The Continued Interest in Remote/Hybrid Work Environments
While the traditional office is far from obsolete, remote work has caused an unprecedented shift in the labor market. According to a Pew Research Center poll, 35% of fully remote-capable employees consistently worked from home, and 41% favored a hybrid work schedule. As hybrid work models are expected to dominate the labor market, staffing agencies must counsel clients through adaptation to avoid challenges in attracting and retaining talent.
Expected Shifts in the Economic Environment
In addition to understanding labor market changes, staffing agencies should stay informed about shifts in the overall economic landscape. The good news is the U.S. economy might steer clear of a recession in 2024. However, the challenging news is that anticipated economic growth is expected to be only moderate at best in the coming years.
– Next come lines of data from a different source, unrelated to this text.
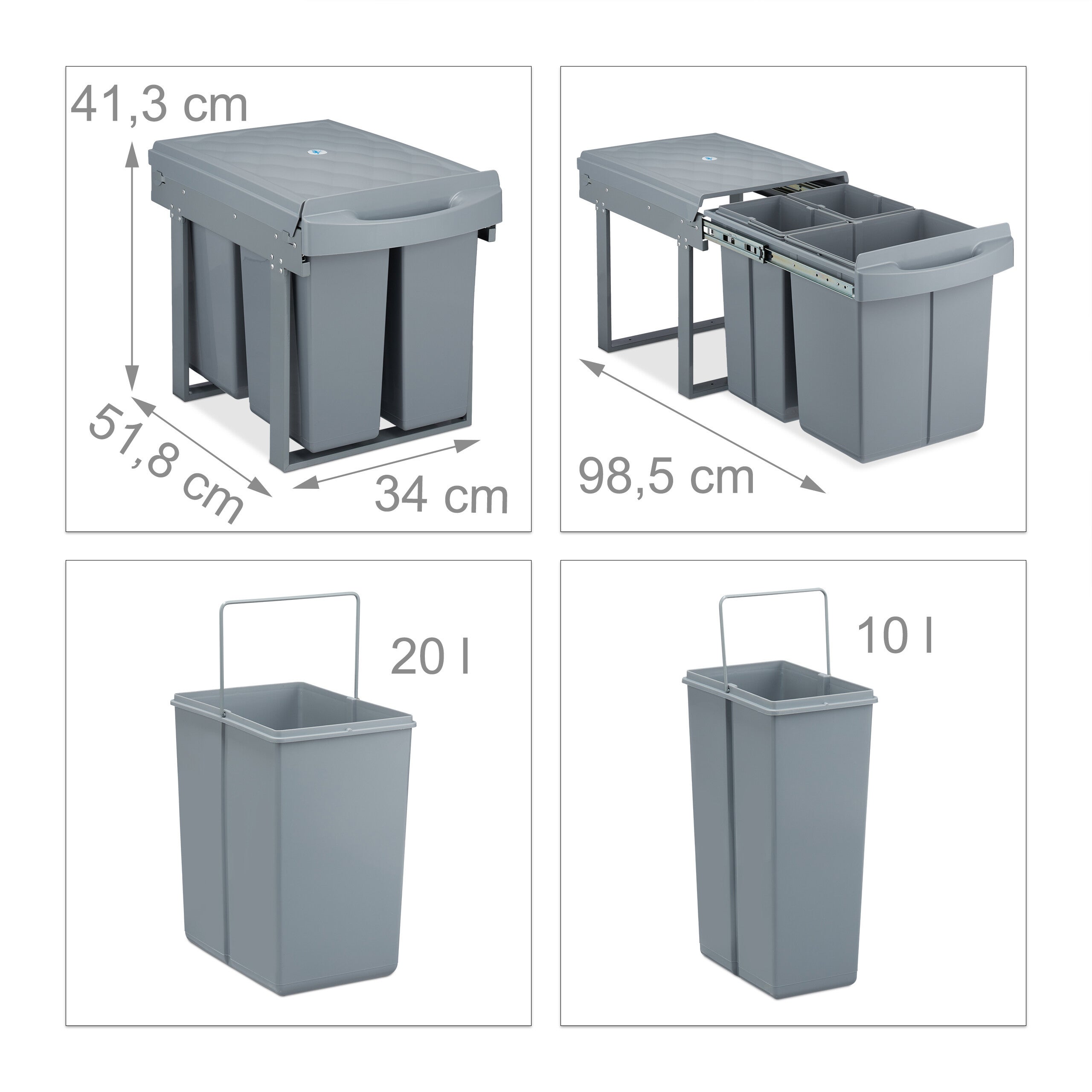 41,3 cm

51,8 cm

34 cm

98,5 cm

20 l

10 l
According to a Wall Street Journal forecast, the economy is projected to experience a modest growth of 1.3% in 2024. On the brighter side, inflation, which soared to a 40-year high of 9.1% in June 2022, slowed in October 2023 to 3.2%.
While experts are not expecting the Federal Reserve to increase interest rates further, this remains to be seen. Despite potential increases, the current high-interest rates and economic conditions will persist, limiting traditional lending options. Staffing agencies seeking business financing must explore alternative lending solutions to sustain operations, maintain financial health, and support growth initiatives.
Alternative lending solutions
As one door closes, another one opens. While banks and other traditional lenders contract the credit market, alternative lenders continue to increase access to capital. Alternative lending solutions, such as payroll funding options, will remain well-positioned to help staffing agencies meet short-term cash flow requirements and long-term sustainability. Staffing firms supported by the flexible funding options provided by alternative lenders have the competitive advantage of agility to respond quickly to new business opportunities. For maximum efficiency, be sure to work with an experienced lender who knows how your business works and has expertise within the staffing industry.
The nation’s economic future is uncertain. Due to stronger-than-expected indicators, analysts are optimistic about avoiding a recession in 2024. However, the remarkable strength in consumer spending that boosted GDP growth in the past two quarters is anticipated to decline in the coming year. Inflation, elevated interest rates, decreasing household savings, and growing consumer debt will take their toll and impact the economic landscape. The outlook for GDP growth in the next few years is projected to be low to moderate at best.
As companies across all industries face ongoing challenges, including fiscal constraints and labor shortages, staffing agencies must be prepared to react with agility and cost efficiencies to outperform the competition when new business opportunities arise.
The most effective approach to uncertainty is preparation. Successful staffing agencies will have a clear view of industry trends and conditions and a viable business plan to maximize market share.
Now is the time for staffing agencies to reassess strategic plans as new economic expectations develop for 2024.
- The industry’s outlook for 2024 is uncertain, with most experts anticipating sustained GDP growth, though it will be low to moderate at best.
- Staffing agencies must be prepared to react with agility and cost-efficiencies to outperform the competition when new business opportunities arise.
- A comprehensive overview of labor market trends, along with current and projected economic indicators will help guide a reassessment of strategic planning for the new year. The best approach to uncertainty is preparation. Now is the time for staffing agencies to reassess strategic plans as new economic expectations develop for 2024.